The person who taught me stagecraft was of the opinion that primarily what a person needs to do is fill the space with their own personality. If you’d got a strong enough personality, everything else would flow from there. He was certainly able to work on those terms. Much of that approach depends on confidence. You’ve got to be able to walk into a space and demand attention, not just with your voice, but with your whole self. You’ve got to know in your bones that you are entitled to be there and that it is in everyone’s best interests to pay attention to you.
Winning an audience over is an act of will that can feel a lot like magic. It’s a relevant ritual skill, as well as a performance skill, and I think it’s well worth considering on more magical terms. To captivate an audience, you have to assert your will. When an audience is cooperative, that feels fairly rational as a process.
I have taken less cooperative audiences by force on a few occasions. Noisy pubs are the worst in this regard, where you have a lot of people who have come along to chat and who treat the performances as audio-wallpaper. Even an audience like this can be made to fall silent. I’ve done it as a solitary singer, and at poetry events, and on one occasion when we were out with the band. In some ways it’s easier with an exposed voice rather than instruments because most people aren’t so used to hearing that.
Uncooperative audiences can be intimidating, but stepping out there with the intent that they are going to be quiet and listen is an essential starting point. You can’t expect an unruly audience to become polite and attentive, but you can demand it of them. Audacity can get a lot done.

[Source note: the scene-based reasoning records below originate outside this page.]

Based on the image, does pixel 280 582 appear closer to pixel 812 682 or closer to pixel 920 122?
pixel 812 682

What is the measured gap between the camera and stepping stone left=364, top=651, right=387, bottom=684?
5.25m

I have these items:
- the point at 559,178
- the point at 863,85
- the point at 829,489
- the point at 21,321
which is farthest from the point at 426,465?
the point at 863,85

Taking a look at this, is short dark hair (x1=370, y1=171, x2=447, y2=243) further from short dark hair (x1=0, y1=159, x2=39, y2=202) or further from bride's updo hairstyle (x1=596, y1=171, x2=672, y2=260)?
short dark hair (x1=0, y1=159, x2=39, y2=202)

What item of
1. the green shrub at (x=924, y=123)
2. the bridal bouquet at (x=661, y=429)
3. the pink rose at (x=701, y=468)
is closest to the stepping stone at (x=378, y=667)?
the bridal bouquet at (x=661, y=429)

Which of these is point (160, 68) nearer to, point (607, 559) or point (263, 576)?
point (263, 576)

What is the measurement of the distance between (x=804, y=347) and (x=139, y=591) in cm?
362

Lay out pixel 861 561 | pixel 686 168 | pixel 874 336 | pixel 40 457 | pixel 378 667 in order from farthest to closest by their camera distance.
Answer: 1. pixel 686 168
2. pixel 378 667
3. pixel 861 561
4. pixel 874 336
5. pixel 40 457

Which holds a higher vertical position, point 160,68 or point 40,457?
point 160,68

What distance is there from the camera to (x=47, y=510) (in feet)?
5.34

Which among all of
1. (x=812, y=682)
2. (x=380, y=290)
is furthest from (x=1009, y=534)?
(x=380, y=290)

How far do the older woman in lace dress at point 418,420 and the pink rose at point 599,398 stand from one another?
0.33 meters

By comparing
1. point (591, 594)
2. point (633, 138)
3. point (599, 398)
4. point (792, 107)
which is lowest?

Given the kind of material I take out, the best measure of audience engagement for me is often silence. Not merely that people stop talking, but that they don’t move. The absolute stillness of an audience means that you’ve successfully enchanted them. It’s an entirely different process with comedic material because there, the small sounds of amusement through to the unmissable guffaws will give you a lot of information. Then there’s the material that demands toe tapping and that calls upon bodies to move, and even if they don’t jump up and dance you can feel when an audience is responding that way. It’s all in the sounds, and it’s much easier to judge sound as a whole than to try looking at individuals.
Be it in ritual or on a stage, there’s often nothing more powerful than silence. Most especially, the silence that falls sometimes at the end of a piece where no one wants to move or break the spell. If you can hold an audience in stillness and silence, you’ve got them.
It’s difficult to pin down the precise mechanics that make this possible. However, magic is in essence about putting intent into the world, and good performance always feels magical, so perhaps it makes most sense to approach this as an act of magic and prepare accordingly. Believing in your own power is a very good place to start.